In this patch, default stream is replaced with an actual per-device stream for better performance as there're plenty of constraints in default stream, according to https://developer.download.nvidia.com/CUDA/training/StreamsAndConcurrencyWebinar.pdf. Later I'll enable multiple streams to improve the concurrency.

Diff Detail

Repository
rL LLVM

Event Timeline

tianshilei1992 created this revision.Nov 8 2019, 7:53 AM
Herald added a project: Restricted Project. · View Herald TranscriptNov 8 2019, 7:53 AM
tianshilei1992 retitled this revision from [OpenMP][Offlloading] Replaced default stream with an actual per-device unblocking stream in NVPTX implementation to [OpenMP][Offloading] Replaced default stream with an actual per-device unblocking stream in NVPTX implementation.Nov 8 2019, 7:53 AM
ABataev added a subscriber: ABataev.Nov 8 2019, 8:02 AM
ABataev added inline comments.
openmp/libomptarget/plugins/cuda/src/rtl.cpp
260
  1. Use real type instead of auto
  2. Variables must start with the upper case letter.
tianshilei1992 marked an inline comment as done.Nov 8 2019, 8:17 AM
tianshilei1992 added inline comments.
openmp/libomptarget/plugins/cuda/src/rtl.cpp
260

Sure but just to keep align with existing code. Do I need to update existing code as well?

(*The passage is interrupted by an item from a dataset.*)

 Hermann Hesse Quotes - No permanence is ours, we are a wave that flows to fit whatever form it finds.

Also, the main question, how does it affect the exiting execution model? What if we have target region in a parallel region, will they be executed asynchronously? We need some tests for this if we don't have such tests.

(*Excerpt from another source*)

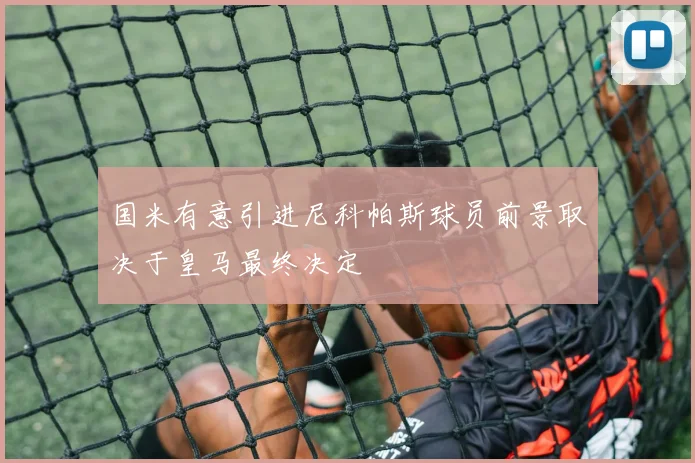 国米有意引进尼科帕斯球员前景取决于皇马最终决定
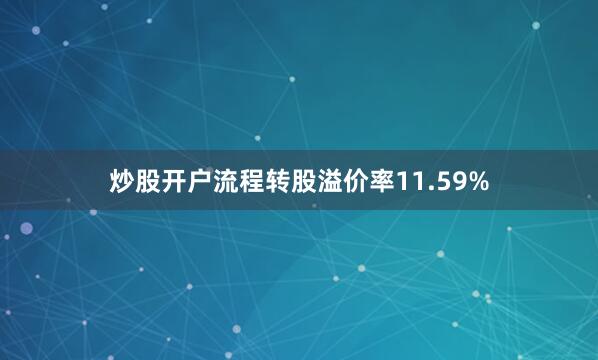 炒股开户流程转股溢价率11.59%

openmp/libomptarget/plugins/cuda/src/rtl.cpp
260

In a separate patch, please

tianshilei1992 marked an inline comment as not done.Nov 8 2019, 8:37 AM

Also, the main question, how does it affect the exiting execution model? What if we have target region in a parallel region, will they be executed asynchronously? We need some tests for this if we don't have such tests.

According to https://developer.download.nvidia.com/CUDA/training/StreamsAndConcurrencyWebinar.pdf, non-default stream can improve performance. This is actually the first step to use multiple streams I'm gonna implement later.

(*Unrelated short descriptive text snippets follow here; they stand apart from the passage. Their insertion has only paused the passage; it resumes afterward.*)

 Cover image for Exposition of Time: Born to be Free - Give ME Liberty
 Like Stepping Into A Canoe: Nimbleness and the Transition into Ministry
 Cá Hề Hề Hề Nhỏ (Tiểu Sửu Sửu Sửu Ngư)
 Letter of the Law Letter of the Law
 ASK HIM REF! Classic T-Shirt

Also, the main question, how does it affect the exiting execution model? What if we have target region in a parallel region, will they be executed asynchronously? We need some tests for this if we don't have such tests.

According to https://developer.download.nvidia.com/CUDA/training/StreamsAndConcurrencyWebinar.pdf, non-default stream can improve performance. This is actually the first step to use multiple streams I'm gonna implement later.

My question is different. Does it affect execution of the existing code anyhow?

tianshilei1992 added a comment.EditedNov 8 2019, 10:21 AM

Also, the main question, how does it affect the exiting execution model? What if we have target region in a parallel region, will they be executed asynchronously? We need some tests for this if we don't have such tests.

According to https://developer.download.nvidia.com/CUDA/training/StreamsAndConcurrencyWebinar.pdf, non-default stream can improve performance. This is actually the first step to use multiple streams I'm gonna implement later.

My question is different. Does it affect execution of the existing code anyhow?

AFAIK, no. Currently we still only have one stream for each device, but it's just not the default stream. Kernels in a stream are executed in order. The asynchronous execution requires multiple streams. I'll check whether existing cases can cover it, and will write one if no.

jdoerfert added subscribers: grokos, JonChesterfield.

Can you please write a commit message explaining the change and the plan?

openmp/libomptarget/plugins/cuda/src/rtl.cpp
260

You can go either way but I would just keep it as the surrounding code for now.
Making the code blend in is arguably a good think and we have not decided how we handle the plugins in the short term (wrt. coding standard).

@JonChesterfield @grokos What do you think? Should we run once over the plugin and adjust the coding style now or keep it consistent for the time being?

grokos added inline comments.Nov 8 2019, 1:04 PM
openmp/libomptarget/plugins/cuda/src/rtl.cpp
260

I would say let's keep it consistent. Later on, we can adjust the code style for the whole library but until then I prefer consistency over mixed styles.

Can you please write a commit message explaining the change and the plan?

No problem. Will do.

tianshilei1992 edited the summary of this revision. (Show Details)Nov 8 2019, 1:46 PM

This one can be abandoned now...

grokos added a comment.Apr 6 2020, 7:42 PM

Superseded by D74145. You can abandon this one.

Superseded by D74145. You can abandon this one.

I didn't see the option?

tianshilei1992 abandoned this revision.Apr 7 2020, 7:17 AM